[Records contained in a dataset]
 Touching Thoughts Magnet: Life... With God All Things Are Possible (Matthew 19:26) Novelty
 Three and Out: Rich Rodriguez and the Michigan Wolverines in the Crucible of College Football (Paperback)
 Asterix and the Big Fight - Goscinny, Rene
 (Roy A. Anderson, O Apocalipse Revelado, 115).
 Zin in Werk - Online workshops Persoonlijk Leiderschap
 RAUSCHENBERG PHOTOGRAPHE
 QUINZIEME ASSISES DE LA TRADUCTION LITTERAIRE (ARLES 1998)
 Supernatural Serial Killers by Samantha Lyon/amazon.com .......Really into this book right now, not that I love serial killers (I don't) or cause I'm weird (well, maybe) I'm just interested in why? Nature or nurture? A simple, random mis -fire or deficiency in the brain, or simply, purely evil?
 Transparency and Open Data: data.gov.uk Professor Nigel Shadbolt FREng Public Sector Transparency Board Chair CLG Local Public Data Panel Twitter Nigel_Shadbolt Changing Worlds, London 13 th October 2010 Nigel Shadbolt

...

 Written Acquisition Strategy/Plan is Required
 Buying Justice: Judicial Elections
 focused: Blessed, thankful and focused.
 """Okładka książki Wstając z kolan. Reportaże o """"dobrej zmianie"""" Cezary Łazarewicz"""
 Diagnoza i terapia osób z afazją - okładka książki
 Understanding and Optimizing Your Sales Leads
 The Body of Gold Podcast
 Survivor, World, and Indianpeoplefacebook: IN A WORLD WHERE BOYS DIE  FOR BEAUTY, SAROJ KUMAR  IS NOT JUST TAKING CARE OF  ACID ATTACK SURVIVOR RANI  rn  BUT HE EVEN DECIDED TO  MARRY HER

* * *

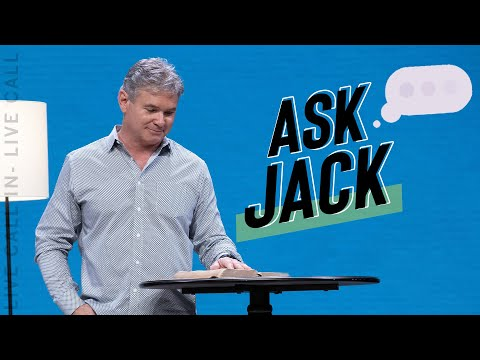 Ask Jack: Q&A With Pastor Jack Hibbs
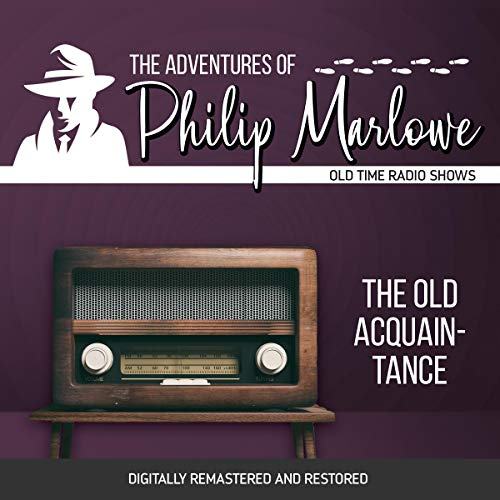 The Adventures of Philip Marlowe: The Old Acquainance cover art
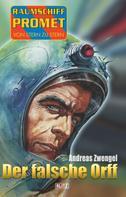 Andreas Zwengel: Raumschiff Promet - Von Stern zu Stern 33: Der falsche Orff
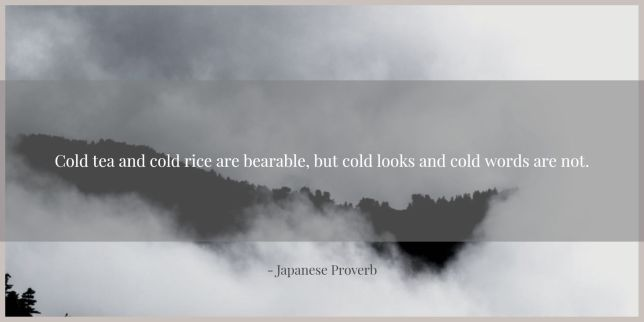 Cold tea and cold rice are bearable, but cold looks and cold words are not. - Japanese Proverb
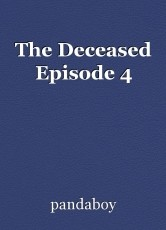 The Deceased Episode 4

Task details: Take the lines above from the one containing "Touching Thoughts Magnet: Life..." to the one containing "QUINZIEME ASSISES DE" and retype them exactly, both ends included, with nothing added.

Written response:
 Touching Thoughts Magnet: Life... With God All Things Are Possible (Matthew 19:26) Novelty
 Three and Out: Rich Rodriguez and the Michigan Wolverines in the Crucible of College Football (Paperback)
 Asterix and the Big Fight - Goscinny, Rene
 (Roy A. Anderson, O Apocalipse Revelado, 115).
 Zin in Werk - Online workshops Persoonlijk Leiderschap
 RAUSCHENBERG PHOTOGRAPHE
 QUINZIEME ASSISES DE LA TRADUCTION LITTERAIRE (ARLES 1998)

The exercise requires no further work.